Multiple bills introduced to improve Endangered Species Act

March 27, 2017

Washington, D.C. – States shouldn’t be left in the dark or their data ignored when the federal government is deciding to list an endangered species.

U.S. Senator Mike Enzi, R-Wyo., introduced legislation today that would require the federal government to disclose the data it uses for Endangered Species Act (ESA) listings. It would also ensure that ESA decisions are more reliant on the input of state, local and tribal studies. The legislation was also cosponsored by Senator John Barrasso, R-Wyo.

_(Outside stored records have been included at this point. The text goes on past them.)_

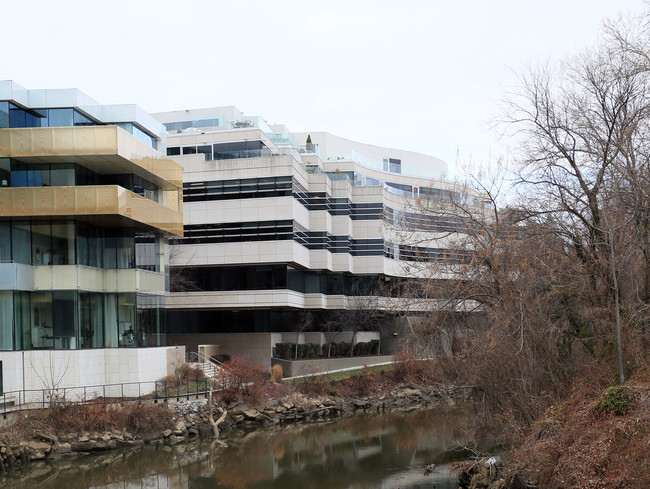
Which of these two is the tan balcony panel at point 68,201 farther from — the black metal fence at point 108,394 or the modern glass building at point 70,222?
the black metal fence at point 108,394

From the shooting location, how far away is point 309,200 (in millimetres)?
62969

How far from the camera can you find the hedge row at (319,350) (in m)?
60.4

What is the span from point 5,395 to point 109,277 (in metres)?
8.53

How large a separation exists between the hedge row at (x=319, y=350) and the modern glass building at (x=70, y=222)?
66.4 ft

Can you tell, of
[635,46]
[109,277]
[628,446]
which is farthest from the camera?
[109,277]

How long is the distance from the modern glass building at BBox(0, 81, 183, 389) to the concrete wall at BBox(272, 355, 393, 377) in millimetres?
16575

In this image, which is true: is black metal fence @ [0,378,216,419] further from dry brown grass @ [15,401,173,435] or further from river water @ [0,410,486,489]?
river water @ [0,410,486,489]

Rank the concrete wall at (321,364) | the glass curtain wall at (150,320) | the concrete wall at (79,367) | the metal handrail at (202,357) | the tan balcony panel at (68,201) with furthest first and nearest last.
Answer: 1. the concrete wall at (321,364)
2. the metal handrail at (202,357)
3. the glass curtain wall at (150,320)
4. the tan balcony panel at (68,201)
5. the concrete wall at (79,367)

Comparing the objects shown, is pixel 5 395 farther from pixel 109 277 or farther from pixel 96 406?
pixel 109 277

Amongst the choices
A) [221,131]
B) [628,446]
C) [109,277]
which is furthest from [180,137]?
[628,446]

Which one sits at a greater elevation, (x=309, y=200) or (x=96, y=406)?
(x=309, y=200)

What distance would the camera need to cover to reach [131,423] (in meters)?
34.5

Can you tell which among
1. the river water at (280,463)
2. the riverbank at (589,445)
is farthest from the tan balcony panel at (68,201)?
the riverbank at (589,445)

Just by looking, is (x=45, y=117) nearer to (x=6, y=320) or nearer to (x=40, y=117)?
(x=40, y=117)
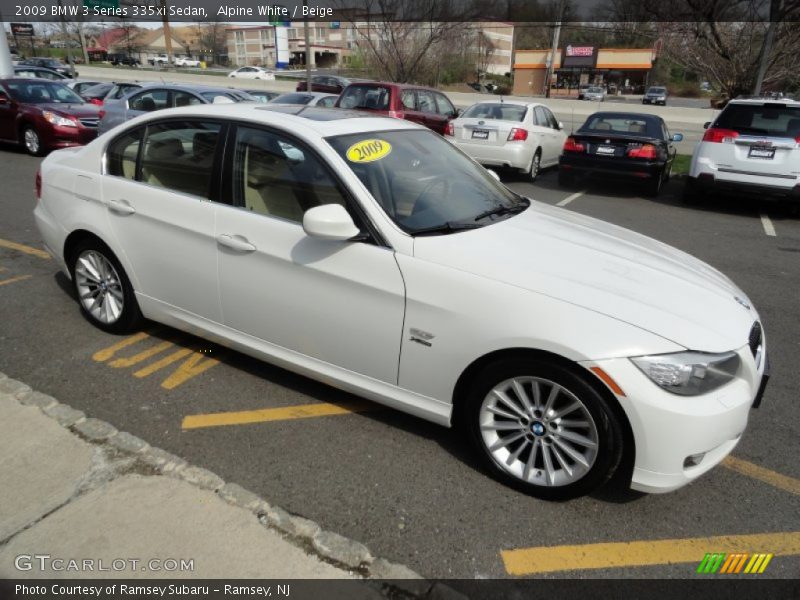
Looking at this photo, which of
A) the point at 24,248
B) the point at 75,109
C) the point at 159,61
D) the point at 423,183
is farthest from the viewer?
the point at 159,61

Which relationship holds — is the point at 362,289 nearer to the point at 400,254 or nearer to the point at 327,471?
the point at 400,254

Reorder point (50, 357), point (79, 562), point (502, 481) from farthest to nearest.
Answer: point (50, 357)
point (502, 481)
point (79, 562)

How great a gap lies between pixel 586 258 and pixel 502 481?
1183 mm

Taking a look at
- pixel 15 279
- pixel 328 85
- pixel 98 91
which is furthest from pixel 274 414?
pixel 328 85

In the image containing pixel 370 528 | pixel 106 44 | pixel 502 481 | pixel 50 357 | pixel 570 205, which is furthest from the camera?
pixel 106 44

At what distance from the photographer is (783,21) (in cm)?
1438

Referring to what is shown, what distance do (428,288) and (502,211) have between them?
1000 mm

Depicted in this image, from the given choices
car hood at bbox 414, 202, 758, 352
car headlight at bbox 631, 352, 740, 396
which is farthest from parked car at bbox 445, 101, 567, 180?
car headlight at bbox 631, 352, 740, 396

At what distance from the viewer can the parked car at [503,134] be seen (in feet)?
36.0

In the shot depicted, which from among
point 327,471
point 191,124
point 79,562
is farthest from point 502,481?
point 191,124

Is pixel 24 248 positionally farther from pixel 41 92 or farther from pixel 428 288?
pixel 41 92

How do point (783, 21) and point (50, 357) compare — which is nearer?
point (50, 357)

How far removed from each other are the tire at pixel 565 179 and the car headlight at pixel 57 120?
32.4 ft

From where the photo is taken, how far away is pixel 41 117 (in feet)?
38.9
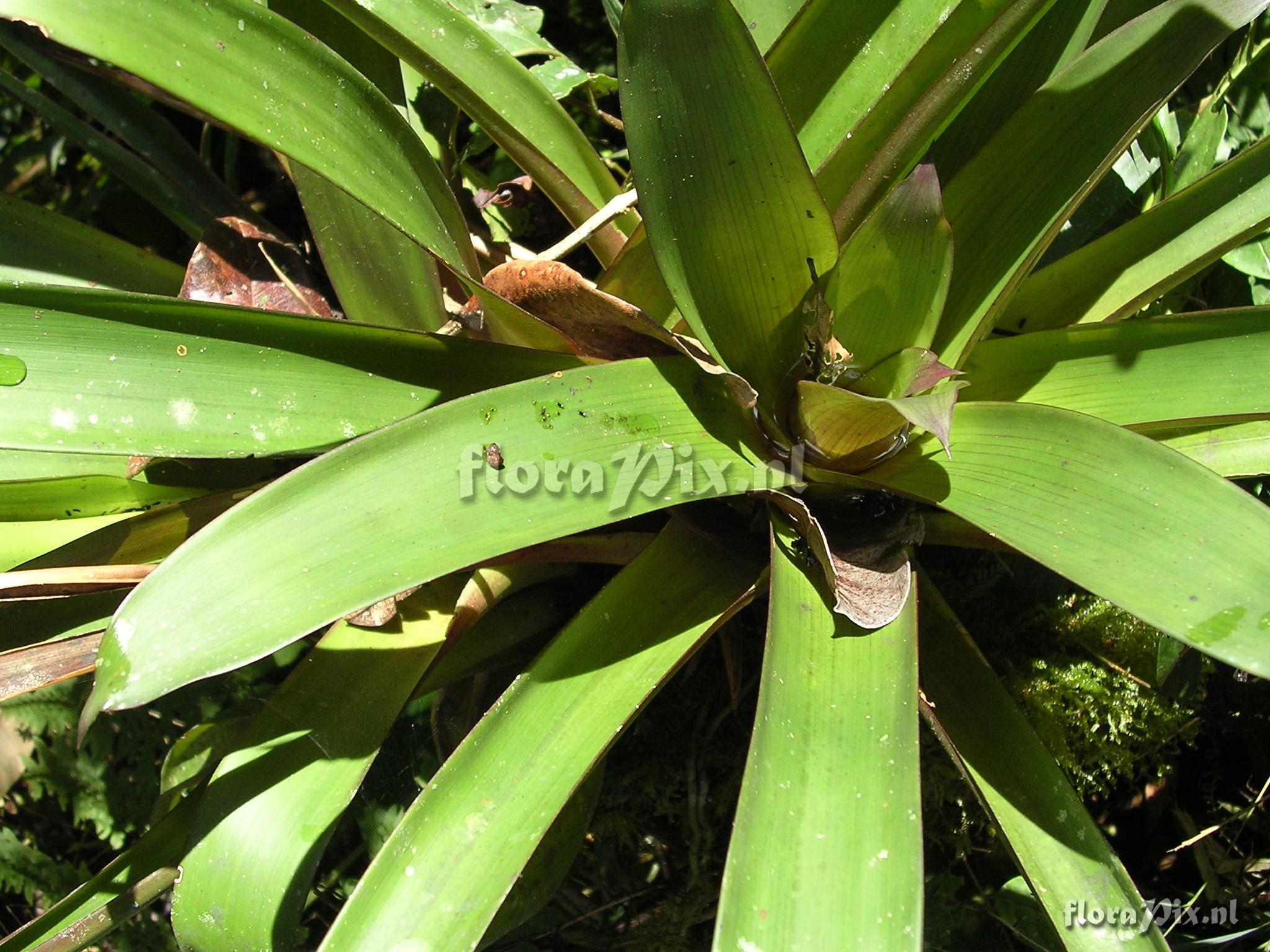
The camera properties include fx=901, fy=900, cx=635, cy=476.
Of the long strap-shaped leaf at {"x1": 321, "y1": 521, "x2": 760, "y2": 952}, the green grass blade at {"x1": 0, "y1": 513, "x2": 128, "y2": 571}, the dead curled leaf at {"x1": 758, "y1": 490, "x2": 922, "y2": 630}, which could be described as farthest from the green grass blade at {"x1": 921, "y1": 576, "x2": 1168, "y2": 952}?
the green grass blade at {"x1": 0, "y1": 513, "x2": 128, "y2": 571}

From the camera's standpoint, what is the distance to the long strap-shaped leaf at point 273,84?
0.73m

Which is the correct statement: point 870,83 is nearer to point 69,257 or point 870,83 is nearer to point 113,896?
point 69,257

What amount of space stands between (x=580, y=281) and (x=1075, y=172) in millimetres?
467

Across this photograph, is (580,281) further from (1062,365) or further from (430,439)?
(1062,365)

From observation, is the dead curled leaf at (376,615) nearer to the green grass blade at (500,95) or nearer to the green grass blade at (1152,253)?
the green grass blade at (500,95)

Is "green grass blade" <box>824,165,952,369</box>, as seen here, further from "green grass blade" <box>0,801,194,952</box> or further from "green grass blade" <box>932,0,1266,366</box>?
"green grass blade" <box>0,801,194,952</box>

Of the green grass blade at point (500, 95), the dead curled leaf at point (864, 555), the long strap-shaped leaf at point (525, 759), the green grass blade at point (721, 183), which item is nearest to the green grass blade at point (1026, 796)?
the dead curled leaf at point (864, 555)

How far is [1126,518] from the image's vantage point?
2.31 ft

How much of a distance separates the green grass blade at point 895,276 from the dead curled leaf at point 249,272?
651 millimetres

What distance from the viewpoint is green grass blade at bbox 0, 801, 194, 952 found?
2.92 feet

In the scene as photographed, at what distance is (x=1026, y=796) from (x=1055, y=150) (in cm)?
60

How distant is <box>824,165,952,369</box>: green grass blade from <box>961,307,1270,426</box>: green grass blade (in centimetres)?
11

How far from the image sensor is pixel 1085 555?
70cm

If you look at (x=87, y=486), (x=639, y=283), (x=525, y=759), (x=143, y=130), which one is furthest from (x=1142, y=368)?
(x=143, y=130)
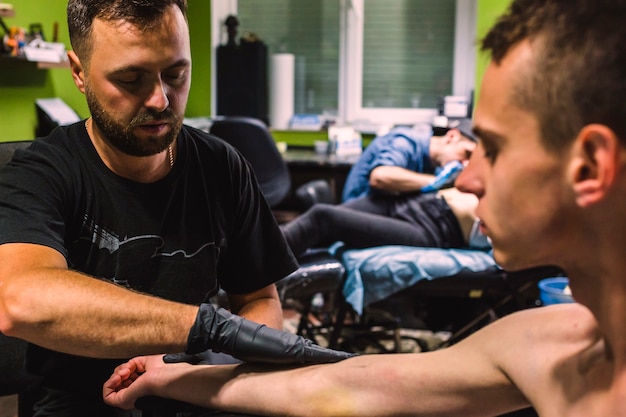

“Wyoming has some of the richest wildlife habitat in the world,” Enzi said. “The Endangered Species Act has a profound impact on our economy and our lives. The federal government should be sharing its endangered species data and allowing those most affected by a proposal to review the information. State, local and tribal entities need to have a seat at the table when federal agencies are proposing regulations that could have significant ramifications. We should encourage an open process that relies on the best data available. This legislation would give the opportunity to verify, dispute, or complement the information federal agencies use in listings species.”

The State, Tribal, and Local Species Transparency and Recovery Act is designed to ensure the federal government adheres to its legal responsibilities to cooperate with states under the Endangered Species Act and that the best available scientific data is used in listing decisions.

Enzi bill part of larger effort to make Endangered Species Act more transparent

Enzi also cosponsored other pieces of legislation led by U. S. Senator John Cornyn, R-Texas, to improve the Endangered Species Act process. One bill would require the federal government to publish data used in listing and delisting federally endangered and threatened species on the internet. 

Another bill would protect citizens from the regulatory impact of closed-door litigation settlements between special interest groups and the Fish and Wildlife Service. It amends the Endangered Species Act to give states, counties and other affected parties a say in the settlement of certain Endangered Species Act “citizen suits” and would prevent U.S. taxpayer dollars from being used to fund these lawsuits.